As you probably gleaned from Resolution 1, I’m intense. I care about everything all the time. I really like this about myself, and it’s often contributes to my success. However, I’m also my harshest critic. That combination has led to some real problems during my PhD. Namely, crippling anxiety about my work not being good enough and people realizing I am, in fact, not good enough. I then freeze up and procrastinate until I only have time to throw something together and then it’s truly not good because I didn’t give myself enough time. It’s… not great.
In 2019, I’m going to work on doing things without worrying about it being ‘good enough’.
To quote one of my grad buddies, the aim of 2019 is: Job Done.

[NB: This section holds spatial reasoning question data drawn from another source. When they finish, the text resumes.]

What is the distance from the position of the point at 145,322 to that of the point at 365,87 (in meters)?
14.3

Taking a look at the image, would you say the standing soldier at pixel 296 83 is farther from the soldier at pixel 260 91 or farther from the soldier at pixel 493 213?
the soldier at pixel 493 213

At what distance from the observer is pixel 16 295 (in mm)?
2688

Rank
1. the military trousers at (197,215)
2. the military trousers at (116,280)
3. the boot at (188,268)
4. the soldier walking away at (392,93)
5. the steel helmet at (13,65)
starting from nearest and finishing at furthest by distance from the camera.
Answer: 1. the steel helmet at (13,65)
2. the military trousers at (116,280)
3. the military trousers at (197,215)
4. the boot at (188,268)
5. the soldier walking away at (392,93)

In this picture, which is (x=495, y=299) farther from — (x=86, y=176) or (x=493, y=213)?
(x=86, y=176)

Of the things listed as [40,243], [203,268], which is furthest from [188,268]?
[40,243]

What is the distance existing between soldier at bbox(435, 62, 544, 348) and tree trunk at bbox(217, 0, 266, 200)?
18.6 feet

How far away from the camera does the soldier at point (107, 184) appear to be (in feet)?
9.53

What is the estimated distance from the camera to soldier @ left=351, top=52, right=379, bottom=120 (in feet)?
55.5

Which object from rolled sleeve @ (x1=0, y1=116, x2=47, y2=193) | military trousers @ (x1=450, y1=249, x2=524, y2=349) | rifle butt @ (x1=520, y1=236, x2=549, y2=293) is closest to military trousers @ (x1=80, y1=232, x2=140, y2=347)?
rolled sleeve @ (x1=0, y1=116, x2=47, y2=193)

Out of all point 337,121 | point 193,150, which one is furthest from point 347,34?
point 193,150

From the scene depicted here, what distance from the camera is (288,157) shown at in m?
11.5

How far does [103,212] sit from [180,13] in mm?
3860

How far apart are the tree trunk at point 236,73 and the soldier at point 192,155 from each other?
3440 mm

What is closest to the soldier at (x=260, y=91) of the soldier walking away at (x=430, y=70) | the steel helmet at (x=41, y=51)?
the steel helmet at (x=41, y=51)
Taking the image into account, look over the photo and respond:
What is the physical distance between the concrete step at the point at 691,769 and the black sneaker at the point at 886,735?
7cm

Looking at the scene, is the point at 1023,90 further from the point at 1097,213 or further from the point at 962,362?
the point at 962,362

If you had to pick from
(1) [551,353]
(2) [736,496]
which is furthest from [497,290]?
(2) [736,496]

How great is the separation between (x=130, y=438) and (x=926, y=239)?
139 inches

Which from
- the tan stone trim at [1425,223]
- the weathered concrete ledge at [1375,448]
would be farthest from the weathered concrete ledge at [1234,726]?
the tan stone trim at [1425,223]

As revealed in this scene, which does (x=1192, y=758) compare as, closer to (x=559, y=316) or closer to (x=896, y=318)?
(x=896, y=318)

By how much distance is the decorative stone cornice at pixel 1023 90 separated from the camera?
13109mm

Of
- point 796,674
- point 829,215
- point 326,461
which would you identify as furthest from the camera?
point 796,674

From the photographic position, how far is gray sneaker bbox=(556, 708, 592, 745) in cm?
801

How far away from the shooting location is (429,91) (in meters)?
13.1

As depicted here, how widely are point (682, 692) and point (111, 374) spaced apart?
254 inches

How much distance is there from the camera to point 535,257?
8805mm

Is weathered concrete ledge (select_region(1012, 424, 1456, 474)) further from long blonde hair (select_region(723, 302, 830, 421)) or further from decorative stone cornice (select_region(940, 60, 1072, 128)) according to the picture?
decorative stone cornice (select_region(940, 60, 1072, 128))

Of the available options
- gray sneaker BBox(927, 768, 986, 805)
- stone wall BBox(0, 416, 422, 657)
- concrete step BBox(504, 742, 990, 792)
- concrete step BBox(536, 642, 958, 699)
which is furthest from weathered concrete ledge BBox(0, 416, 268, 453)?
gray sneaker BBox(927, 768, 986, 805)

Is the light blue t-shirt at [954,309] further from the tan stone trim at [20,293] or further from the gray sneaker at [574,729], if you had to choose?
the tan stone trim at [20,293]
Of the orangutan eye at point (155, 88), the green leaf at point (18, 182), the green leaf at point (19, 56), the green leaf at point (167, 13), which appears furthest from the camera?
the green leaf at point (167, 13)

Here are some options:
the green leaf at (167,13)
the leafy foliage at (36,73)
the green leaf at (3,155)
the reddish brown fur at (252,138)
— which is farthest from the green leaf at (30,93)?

Resolution 3: Keep an eye on the small things

We all have small things that distract us or contribute to feeling—at least in my case—both bored and overwhelmed. A few of the things I’ll be trying to do this year are:

He’s a pretty great lunch companion
  • Putting my phone down. I really spend too much time staring at the screen. Going to try to put it away while I’m at work, on the bus, and walking home/to campus in the morning.
  • Walking to campus. I really enjoy the morning walk, it such a nice start to the day.
  • Packing a decent lunch most days. Or maybe coming home for lunch… How decadent!

Resolution 4: Don’t let anybody harsh my mellow.

I’m going into 2019 feeling calm, capable, and clear about who I am—first as a person, and second as a geoscientist/graduate student. I am going to work hard to not let anyone screw that up. Which is as close as I’m going to get to Marie Kondo’s version of sparking joy.